Texto proporcionado ::
LAS CUENTAS DE LA VIDA

Daniel Capó

Un hombre bueno

El político mallorquín Joan Barceló falleció a los 73 años la pasada semana, dejando tras de sí un reguero de amigos

Joan Barceló, enrevoltat de llibres. DM

Joan Barceló era un hombre bueno en el sentido noble de la palabra. «Bueno» quiere decir leal y fiel; dispuesto a rectificar; apasionado a veces, con esa querencia que sienten los niños hacia las cosas pequeñas, las únicas casi siempre que importan. Amaba la palabra escrita porque amaba la cultura y, sobre todo, porque vivía la vida con un raro afán pedagógico como pueden atestiguar los centenares o los miles de alumnos que tuvo: primero en Inca, en el colegio Santo Tomás de Aquino, en la época de don Alfonso Reina y doña Jerónima Ferragut, y más tarde en Pureza de María, de Manacor, que fue su casa. Había estudiado en el seminario –aunque nunca se ordenó– y más adelante en Roma, donde adquirió un cierto gusto por la lógica o, mejor aún, por la precisión filológica a la hora de pensar y de escribir. Le obsesionaba la puntuación –los puntos y comas que dan ritmo a las frases– y alguna vez me explicó que, al leer un texto, en lo primero que se fijaba era en ese cuidado por lo que se calla, pero que fija el sentido de todo lo dicho.

Lista de tareas ::
A - Ordena como una tabla Markdown con las columnas «N.º» y «Línea» el tramo de las filas que va desde la línea que contiene "At what distance" hasta el final de las filas, ambos extremos incluidos. Deja fuera las líneas en blanco.
B - Retoma el texto sobre Joan Barceló en el punto en que se detiene y sigue escribiéndolo.

Filas ::

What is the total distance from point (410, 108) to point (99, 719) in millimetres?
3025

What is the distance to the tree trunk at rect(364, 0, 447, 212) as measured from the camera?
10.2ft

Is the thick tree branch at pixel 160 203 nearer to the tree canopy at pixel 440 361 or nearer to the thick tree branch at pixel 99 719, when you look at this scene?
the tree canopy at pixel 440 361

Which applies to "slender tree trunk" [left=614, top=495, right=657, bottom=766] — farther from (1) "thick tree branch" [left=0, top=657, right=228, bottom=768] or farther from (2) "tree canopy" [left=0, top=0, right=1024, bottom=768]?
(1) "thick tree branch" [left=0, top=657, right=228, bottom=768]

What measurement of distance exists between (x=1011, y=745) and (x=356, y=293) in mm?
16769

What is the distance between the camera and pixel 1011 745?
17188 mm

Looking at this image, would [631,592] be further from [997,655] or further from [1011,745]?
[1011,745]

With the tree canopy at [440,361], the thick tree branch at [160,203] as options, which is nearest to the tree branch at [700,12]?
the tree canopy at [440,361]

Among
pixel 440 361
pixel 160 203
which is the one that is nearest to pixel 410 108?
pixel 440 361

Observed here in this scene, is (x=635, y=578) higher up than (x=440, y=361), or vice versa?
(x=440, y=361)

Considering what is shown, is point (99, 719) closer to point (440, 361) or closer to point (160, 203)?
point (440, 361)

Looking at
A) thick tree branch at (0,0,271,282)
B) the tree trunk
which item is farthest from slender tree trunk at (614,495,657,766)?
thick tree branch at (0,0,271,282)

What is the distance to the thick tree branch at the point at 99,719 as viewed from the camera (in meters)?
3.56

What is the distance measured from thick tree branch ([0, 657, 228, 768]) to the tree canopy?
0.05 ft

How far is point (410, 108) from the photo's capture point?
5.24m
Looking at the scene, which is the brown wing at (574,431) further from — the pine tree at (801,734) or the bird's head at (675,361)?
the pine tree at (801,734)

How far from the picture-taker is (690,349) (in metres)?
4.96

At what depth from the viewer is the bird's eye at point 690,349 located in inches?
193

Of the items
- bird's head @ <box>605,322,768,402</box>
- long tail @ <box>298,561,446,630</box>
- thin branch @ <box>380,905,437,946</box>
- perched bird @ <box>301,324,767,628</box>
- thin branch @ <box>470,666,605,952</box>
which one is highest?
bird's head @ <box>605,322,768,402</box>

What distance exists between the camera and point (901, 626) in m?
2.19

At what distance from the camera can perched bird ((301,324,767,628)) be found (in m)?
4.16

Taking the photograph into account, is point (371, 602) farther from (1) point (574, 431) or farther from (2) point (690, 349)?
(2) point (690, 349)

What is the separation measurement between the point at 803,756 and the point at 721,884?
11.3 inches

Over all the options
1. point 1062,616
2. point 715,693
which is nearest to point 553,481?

Resultados finales ::
A -
| N.º | Línea |
|---|---|
| 1 | At what distance from the camera can perched bird ((301,324,767,628)) be found (in m)? |
| 2 | 4.16 |
| 3 | Taking the photograph into account, is point (371, 602) farther from (1) point (574, 431) or farther from (2) point (690, 349)? |
| 4 | (2) point (690, 349) |
| 5 | What is the separation measurement between the point at 803,756 and the point at 721,884? |
| 6 | 11.3 inches |
| 7 | Over all the options |
| 8 | 1. point 1062,616 |
| 9 | 2. point 715,693 |
| 10 | which is nearest to point 553,481? |

B -
Joan Barceló nació en Sant Joan y fue el primer alcalde de la localidad tras la instauración de la democracia. Su ideología respondía a una orientación democristiana, matizada por su tendencia liberal y por el regionalismo político, fruto de su amor a la lengua catalana. Era cualquier cosa menos un fanático, lo cual le permitía estar cerca de gente muy diversa, tanto de su partido como de otras formaciones, en principio opuestas. Esto nos habla también de un carácter, de una forma de ser que no pone en el centro la ideología, sino a la persona. Fue además, durante años, concejal de cultura en el Ayuntamiento de Manacor y, más fugazmente, director general de Política Lingüística en el Govern Balear, no recuerdo ahora si con Cristòfol Soler o con Gabriel Cañellas. De todo empieza a hacer mucho tiempo ya.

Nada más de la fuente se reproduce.